Category D Use of drugs that act on the renin-angiotensin system during the second and third trimesters of pregnancy reduces fetal renal function and increases fetal and neonatal morbidity and death. Resulting oligohydramnios can be associated with fetal lung hypoplasia and skeletal deformations. Potential neonatal adverse effects include skull hypoplasia, anuria, hypotension, renal failure, and death. When pregnancy is detected, discontinue captopril as soon as possible. These adverse outcomes are usually associated with use of these drugs in the second and third trimester of pregnancy.

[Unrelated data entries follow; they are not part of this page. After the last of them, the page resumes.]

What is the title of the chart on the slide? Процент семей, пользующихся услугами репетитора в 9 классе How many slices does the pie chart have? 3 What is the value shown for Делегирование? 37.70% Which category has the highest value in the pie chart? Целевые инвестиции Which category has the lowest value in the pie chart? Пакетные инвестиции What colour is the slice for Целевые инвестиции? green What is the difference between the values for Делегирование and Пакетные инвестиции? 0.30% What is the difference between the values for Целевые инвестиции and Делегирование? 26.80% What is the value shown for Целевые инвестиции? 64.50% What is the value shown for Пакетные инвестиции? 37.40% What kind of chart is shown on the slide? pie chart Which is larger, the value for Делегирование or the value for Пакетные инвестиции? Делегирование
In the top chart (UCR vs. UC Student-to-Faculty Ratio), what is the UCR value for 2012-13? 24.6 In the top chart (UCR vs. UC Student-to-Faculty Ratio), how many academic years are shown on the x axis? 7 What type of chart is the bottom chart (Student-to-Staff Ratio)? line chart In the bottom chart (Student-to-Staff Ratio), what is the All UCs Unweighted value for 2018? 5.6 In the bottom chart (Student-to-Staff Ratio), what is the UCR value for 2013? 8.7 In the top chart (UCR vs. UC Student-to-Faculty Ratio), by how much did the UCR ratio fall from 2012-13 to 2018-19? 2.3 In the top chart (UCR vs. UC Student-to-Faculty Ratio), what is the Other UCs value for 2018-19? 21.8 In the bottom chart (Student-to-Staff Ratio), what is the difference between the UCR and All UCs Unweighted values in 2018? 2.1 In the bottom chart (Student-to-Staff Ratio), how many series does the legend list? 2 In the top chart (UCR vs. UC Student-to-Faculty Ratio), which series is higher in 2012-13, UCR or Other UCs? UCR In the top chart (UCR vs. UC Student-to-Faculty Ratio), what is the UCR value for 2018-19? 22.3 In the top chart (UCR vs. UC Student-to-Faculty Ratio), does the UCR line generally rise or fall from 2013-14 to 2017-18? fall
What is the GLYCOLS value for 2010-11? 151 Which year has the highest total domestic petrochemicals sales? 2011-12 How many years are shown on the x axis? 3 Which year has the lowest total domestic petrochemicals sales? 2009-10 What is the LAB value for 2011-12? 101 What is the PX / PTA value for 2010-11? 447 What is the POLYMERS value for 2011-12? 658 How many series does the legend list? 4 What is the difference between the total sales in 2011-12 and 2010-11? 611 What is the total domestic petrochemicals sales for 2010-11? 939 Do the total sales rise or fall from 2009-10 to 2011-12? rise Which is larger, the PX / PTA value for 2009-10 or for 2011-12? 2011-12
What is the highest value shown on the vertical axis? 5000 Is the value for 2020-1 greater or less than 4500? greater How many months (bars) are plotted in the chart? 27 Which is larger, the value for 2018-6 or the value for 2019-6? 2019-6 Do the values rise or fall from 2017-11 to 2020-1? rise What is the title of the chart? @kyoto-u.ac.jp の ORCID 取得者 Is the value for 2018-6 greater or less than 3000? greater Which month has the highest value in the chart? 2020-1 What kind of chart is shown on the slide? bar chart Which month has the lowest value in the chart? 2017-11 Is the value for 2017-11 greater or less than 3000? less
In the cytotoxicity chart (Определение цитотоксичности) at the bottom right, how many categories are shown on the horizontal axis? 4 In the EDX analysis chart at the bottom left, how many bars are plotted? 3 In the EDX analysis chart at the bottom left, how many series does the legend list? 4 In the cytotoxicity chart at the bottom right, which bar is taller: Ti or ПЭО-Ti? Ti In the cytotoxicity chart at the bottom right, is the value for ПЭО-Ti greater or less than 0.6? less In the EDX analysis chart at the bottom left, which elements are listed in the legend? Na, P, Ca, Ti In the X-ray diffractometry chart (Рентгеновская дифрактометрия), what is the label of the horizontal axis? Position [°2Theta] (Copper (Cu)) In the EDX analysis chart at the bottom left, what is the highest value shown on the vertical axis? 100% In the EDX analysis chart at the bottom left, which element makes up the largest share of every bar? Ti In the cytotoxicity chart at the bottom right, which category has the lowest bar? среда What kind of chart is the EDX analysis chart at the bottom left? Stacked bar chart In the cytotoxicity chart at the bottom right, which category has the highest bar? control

Most epidemiologic studies examining fetal abnormalities after exposure to antihypertensive use in the first trimester have not distinguished drugs affecting the renin-angiotensin system from other antihypertensive agents. Appropriate management of maternal hypertension during pregnancy is important to optimize outcomes for both mothers and fetus. In the unusual case that there is no appropriate alternative to therapy with drugs affecting the renin-angiotensin system for a particular patient, apprise the mother of the potential risk to the fetus. Perform serial ultrasound examinations to assess the intra-amniotic environment. If oligohydramnios is observed, discontinue captopril, unless it is considered lifesaving for the mother. Fetal testing may be appropriate, based on the week of pregnancy. Patients and physicians should be aware, however, that oligohydramnios may not appear until after the fetus has sustained irreversible injury. Closely observe infants with histories of in utero exposure to captopril for hypotension, oliguria, and hyperkalemia (see PRECAUTIONS: Pediatric Use ). When captopril was given to rabbits at doses about 0.8 to 70 times (on a mg/kg basis) the maximum recommended human dose, low incidences of craniofacial malformations were seen. No teratogenic effects of captopril were seen in studies of pregnant rats and hamsters. On a mg/kg basis, the doses used were up to 150 times (in hamsters) and 625 times (in rats) the maximum recommended human dose.

Hepatic Failure

Rarely, ACE inhibitors have been associated with a syndrome that starts with cholestatic jaundice and progresses to fulminant hepatic necrosis and (sometimes) death. The mechanism of this syndrome is not understood. Patients receiving ACE inhibitors who develop jaundice or marked elevations of hepatic enzymes should discontinue the ACE inhibitor and receive appropriate medical follow-up.